1. Go alone when you ask permission, even if you’re hoping to get permission for more than one person. No one wants to be outnumbered by strangers on their own property.

2. Ignore rule #1 if you plan on hunting with your kids. In that case, absolutely bring them along. Families make people feel comfortable (at least in small doses), and many landowners would be pleased to know that they are facilitating positive, out-of-doors interactions between children and their parents.

3. If you’re a man and your wife will be hunting with you, have her ask permission. If nothing else, the landowner will appreciate the novelty.

4. Dress nicely. If you just got done working and you’re covered in paint or you smell like a deep fryer, get cleaned up first.

5. But don’t dress too nicely. Remember, you don’t want to look like a salesmen or like you’re gonna start passing out religious pamphlets.

6, 7, 8, 9. 10, 11, 12, and 13. Look the landowner in the eye. Stand tall. Don’t mumble. Speak firmly and confidently. Be polite. Don’t try to flatter the landowner; he’ll see through it. If the answer is no, say thanks anyway. Finally, when the interaction is over and you’ve received permission, it’s time to comment on hot’ beautiful the property is. At this point he’ll actually believe you.

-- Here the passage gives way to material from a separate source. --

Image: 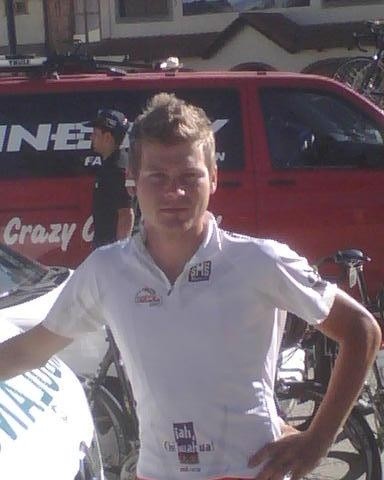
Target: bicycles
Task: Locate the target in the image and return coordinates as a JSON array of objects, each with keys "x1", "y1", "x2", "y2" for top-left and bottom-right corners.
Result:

If you are short on time but have plenty of money, you might consider a lease, trespass fee, or other pay-to-hunt option. These options are also good to ponder if you’re older and “can’t hike like I used to,” or if you’re trying to introduce young kids to hunting. The access to private land will almost certainly decrease the hunting pressure and increase the action, and that adds up to better hunting. For the older chap, it saves his knees; when taking kids hunting, it allows the focus to be on them and not on what your competition might be doing. Leasing the hunting rights on private land can be either outrageously expensive or surprisingly cheap. A Tennessee hunter pays $2,000 annu-ally to hunt whitetail deer and turkeys on a couple of thousand acres. He can shoot both does and large antlered bucks (which is what he’s after) on the property. His buddy, who is only interested in having a secure spot to kill three to four does for the freezer, hunts the same property for $400 annually. He figures that each doe is well worth the $100 it costs him. A group of Missouri hunters travels to Colorado to hunt elk every other year. They have a sweet deal worked out with a landowner. For $1,000 each, they get a cabin on 320 private acres; this private property adjoins thousands of acres of otherwise hard-to-access national forest. They kill most of their elk on the public land and seldom see other hunters back there. This group of hunters sees great value in their arrangement with the landowner. By shelling out a little cash, they have a far better hunt than they would otherwise experience. The reasons are many to pay for hunting grounds. It’s up to each hunter to decide whether such gains are worth the expense.